The Conservative Party conference agenda published yesterday shows grassroots Tories are on the warpath over the tax increases and are demanding the restoration of mortgage interest relief and the married couple's allowance.
Mr Clarke's constituency, Rushcliffe, has joined calls for tax cuts and the Prime Minister's Huntingdon constituency calls for the abolition or cuts in inheritance tax. But the Chancellor was at pains to dampen expectations of tax cuts in the Budget. In an optimistic speech on the economy, he said he would not put steady growth or low inflation at risk by ``playing fast and loose with the public finances''.
In a warning aimed at departmental ministers near the end of the public expenditure round, Mr Clarke said lower taxes depended on controlling spending without damaging key public services. ``Nobody should assume that tax cuts are safely in the bag,'' he said.
"Of course the majority of the public always likes tax cuts, but the public only want tax cuts that will last," he told a conference.
The room for manoeuvre was reduced this week by borrowing figures showing that the Chancellor risks overshooting his target for the public sector borrowing requirement. That intensified the pressure on ministers to cut public expenditure.

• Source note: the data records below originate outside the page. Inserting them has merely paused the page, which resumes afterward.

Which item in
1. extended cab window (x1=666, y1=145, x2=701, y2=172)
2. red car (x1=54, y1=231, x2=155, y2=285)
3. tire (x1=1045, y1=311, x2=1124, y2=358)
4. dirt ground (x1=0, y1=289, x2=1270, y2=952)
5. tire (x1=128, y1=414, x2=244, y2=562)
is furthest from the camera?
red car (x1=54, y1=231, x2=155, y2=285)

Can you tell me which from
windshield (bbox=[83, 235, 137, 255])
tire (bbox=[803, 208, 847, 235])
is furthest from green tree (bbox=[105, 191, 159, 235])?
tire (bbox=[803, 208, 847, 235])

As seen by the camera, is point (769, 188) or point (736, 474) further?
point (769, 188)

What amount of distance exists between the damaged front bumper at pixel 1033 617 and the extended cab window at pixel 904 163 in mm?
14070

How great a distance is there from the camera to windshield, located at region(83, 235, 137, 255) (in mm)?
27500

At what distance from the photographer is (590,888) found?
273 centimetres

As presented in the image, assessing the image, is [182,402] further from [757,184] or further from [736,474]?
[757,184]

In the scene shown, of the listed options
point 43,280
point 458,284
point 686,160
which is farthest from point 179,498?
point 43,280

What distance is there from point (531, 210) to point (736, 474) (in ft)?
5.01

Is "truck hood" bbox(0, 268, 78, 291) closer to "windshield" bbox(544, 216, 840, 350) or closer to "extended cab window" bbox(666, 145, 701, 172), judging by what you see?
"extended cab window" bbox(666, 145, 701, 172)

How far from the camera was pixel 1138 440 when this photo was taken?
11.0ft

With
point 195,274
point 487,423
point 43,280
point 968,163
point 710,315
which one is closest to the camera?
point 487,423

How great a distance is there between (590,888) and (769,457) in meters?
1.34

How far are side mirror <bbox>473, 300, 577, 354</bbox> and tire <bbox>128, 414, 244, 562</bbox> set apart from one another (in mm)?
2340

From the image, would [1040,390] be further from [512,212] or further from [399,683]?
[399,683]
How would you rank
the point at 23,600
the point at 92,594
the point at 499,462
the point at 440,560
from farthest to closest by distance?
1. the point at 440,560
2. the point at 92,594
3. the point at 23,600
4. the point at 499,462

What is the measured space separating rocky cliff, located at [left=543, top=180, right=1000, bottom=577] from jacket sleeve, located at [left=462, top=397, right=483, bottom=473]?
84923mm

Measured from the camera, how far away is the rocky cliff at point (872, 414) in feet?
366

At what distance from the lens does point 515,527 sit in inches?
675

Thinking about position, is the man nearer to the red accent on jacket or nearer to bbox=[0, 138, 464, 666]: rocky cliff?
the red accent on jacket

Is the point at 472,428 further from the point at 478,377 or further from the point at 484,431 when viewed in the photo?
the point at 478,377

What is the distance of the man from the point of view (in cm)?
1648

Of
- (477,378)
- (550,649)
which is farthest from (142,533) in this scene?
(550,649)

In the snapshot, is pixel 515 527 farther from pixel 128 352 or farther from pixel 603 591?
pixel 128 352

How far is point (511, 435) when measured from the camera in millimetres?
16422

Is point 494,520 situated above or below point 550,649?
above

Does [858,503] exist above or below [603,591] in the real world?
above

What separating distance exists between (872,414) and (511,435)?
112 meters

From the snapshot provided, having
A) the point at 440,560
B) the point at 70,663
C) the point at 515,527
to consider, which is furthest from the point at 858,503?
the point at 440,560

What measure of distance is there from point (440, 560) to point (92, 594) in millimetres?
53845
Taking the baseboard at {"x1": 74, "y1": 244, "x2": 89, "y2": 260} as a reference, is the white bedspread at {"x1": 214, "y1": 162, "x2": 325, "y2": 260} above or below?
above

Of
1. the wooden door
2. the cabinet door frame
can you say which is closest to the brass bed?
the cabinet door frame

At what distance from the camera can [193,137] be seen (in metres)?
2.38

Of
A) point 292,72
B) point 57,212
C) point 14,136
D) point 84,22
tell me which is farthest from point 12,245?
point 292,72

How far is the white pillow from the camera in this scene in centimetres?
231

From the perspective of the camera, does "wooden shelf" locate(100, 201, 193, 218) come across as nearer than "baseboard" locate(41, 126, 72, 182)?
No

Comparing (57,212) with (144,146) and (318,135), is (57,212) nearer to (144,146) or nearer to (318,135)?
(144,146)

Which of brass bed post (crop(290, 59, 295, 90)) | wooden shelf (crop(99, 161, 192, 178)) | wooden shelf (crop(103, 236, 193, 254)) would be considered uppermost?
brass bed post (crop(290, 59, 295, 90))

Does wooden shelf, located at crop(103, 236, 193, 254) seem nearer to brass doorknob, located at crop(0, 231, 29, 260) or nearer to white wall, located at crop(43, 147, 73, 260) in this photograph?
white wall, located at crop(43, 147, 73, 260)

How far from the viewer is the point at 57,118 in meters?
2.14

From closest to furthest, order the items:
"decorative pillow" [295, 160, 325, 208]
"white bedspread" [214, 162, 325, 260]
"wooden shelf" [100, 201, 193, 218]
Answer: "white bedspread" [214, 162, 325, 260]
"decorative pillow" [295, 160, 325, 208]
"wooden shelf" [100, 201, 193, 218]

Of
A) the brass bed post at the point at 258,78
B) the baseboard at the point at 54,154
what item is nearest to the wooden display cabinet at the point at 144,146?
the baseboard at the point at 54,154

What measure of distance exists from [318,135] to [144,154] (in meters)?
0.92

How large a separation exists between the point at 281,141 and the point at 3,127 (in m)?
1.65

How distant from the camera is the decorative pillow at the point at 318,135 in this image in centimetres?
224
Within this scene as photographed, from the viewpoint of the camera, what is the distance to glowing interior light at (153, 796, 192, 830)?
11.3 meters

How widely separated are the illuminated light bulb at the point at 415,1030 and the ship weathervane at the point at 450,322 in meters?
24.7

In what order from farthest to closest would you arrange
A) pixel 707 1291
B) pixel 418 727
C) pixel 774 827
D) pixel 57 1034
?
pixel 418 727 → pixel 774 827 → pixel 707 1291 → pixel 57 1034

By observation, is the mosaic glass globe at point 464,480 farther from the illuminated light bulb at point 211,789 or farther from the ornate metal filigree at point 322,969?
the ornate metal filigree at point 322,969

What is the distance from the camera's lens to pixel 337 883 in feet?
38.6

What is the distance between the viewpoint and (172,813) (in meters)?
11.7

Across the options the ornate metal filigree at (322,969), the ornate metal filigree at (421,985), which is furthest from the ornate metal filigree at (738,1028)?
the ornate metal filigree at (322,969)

About half of nearly 200 conference motions tabled on the economy call for cuts in taxes and many echo Labour criticism at the betrayal of Tory election promises. They underline the anger among Tory voters at the collapse in the housing market and demand action, although Mr Clarke has already ruled out measures to deal with negative equity.
Many constituencies want Mr Clarke to revive the market by restoring mortgage interest relief to 25 per cent. Some call for it to be raised from a ceiling of pounds 30,000 to cover mortgages up to pounds 50,000 or pounds 60,000.
The Chancellor, speaking in London to the Engineering Employers' Federation, warned that he would set monetary policy to hit the inflation target - 2.5 per cent, with a 1 per cent to 4 per cent comfort zone.